Durante las fiestas patronales del año pasado, Aristide Labarthe compró un talo en un acto militante a favor de la ikastola del pueblo, en un acto de imprudencia temeraria, solo justificable en la ingesta alcohólica previa, Arisitde comió el talo. Así que en las fiestas de este año, cuando la cuadrilla, cantando afinadamente las más animadas y populares canciones del repertorio popular vasco, se acercó al puesto de fabricación y venta de la versión local de las tortitas mexicanas de maíz, Aristide no esperó a adivinar qué tipo de espeluznantes fritangas iba a acompañar la insípida e indigesta masa sino que se dio de baja en el grupo sin ningún disimulo y corrió al retrete móvil oportunamente aparcado en las cercanías.

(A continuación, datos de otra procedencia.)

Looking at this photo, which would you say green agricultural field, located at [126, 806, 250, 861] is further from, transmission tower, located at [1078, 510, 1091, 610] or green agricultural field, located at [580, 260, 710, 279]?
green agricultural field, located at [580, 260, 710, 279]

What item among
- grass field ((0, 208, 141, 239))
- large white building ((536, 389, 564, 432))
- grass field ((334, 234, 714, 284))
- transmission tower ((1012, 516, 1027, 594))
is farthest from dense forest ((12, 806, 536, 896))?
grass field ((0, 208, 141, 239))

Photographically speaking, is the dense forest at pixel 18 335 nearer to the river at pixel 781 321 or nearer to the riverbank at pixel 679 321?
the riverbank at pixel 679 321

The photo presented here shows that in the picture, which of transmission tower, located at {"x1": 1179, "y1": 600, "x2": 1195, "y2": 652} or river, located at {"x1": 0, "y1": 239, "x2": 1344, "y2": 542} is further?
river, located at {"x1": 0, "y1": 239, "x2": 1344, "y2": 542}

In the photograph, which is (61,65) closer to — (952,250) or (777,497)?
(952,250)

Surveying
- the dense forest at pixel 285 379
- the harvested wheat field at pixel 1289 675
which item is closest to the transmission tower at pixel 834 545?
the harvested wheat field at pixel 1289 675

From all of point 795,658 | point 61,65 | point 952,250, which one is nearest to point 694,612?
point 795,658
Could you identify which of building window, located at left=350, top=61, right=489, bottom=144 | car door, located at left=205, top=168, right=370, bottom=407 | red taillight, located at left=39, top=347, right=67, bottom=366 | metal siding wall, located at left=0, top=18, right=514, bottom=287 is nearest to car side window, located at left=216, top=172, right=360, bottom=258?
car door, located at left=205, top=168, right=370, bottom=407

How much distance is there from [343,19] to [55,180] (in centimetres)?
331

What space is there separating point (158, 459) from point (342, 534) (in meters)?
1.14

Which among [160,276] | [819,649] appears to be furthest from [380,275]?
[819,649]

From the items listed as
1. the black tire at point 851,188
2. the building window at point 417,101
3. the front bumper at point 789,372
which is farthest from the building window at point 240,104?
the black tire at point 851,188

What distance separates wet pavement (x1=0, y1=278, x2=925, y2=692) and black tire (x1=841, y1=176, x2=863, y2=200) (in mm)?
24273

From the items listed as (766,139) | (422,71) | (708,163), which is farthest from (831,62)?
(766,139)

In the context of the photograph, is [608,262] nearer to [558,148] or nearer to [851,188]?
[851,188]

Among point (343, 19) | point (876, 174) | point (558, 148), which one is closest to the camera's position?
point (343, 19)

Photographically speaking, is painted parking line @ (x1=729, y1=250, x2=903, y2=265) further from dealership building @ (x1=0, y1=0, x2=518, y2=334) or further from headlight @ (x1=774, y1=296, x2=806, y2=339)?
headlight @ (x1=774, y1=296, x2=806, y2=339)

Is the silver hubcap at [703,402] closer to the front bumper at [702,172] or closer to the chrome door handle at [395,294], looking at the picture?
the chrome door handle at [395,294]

Una vez pasado el peligro gastronómico, se reincorporó al grupo que iba cantando de nuevo, esta vez rancheras, y deshaciéndose, con más o menos disimulo, de los fabricados de las voluntariosas madres miembros de la asociación que mantiene viva la pequeña luz de la enseñanza vascuence al lado norte del Bidasoa con la estimable -en euros-, ayuda de las instituciones del otro lado.

Después de recorrer las cinco peñas taurinas, después de atravesar varias veces los ríos sin caerse de un puente atestado, después de sonreír a un centenar de senegaleses vendedores de objetos chuscos de dudoso humor y de comprar cualquier inutilidad idéntica a la adquirida en sanfermines, después de acumular en sangre cuanto alcohol es necesario para una lucidez eufórica sin llegar a despellajarse las manos para caminar, después de tropezarse un par de veces en bajadas a sótanos donde se ocultaban los elixiris más deseados, después de dejar la última cuerda vocal en un “avemaría” rociera que puso carne de gallina a la novia flaca de un refuerzo argentino del Aviron Bayonnais, Aristide Labarthe tomó conciencia de que ya era tiempo de buscar su hogar y entonces se sintió como un extraterrestre incapaz de sintonizar su GPS galáctico en aquel pueblo ocupado por la masa cacofónica revestida de rojiblanco y le entró la llorona, unas lagrimas largas y silenciosas, sentado entre papeles grasientos, gorilas de la Vigipirate, y jóvenes pegados a sus smartphones de mensajes inaplazables.

Así lo encontró su mujer en el banco de enfrente del portal y ambos recorrieron los escasos diez metros que les separaban de la puerta en un slalom de amor y de coordinación precisa para mantener el equilibrio conjunto.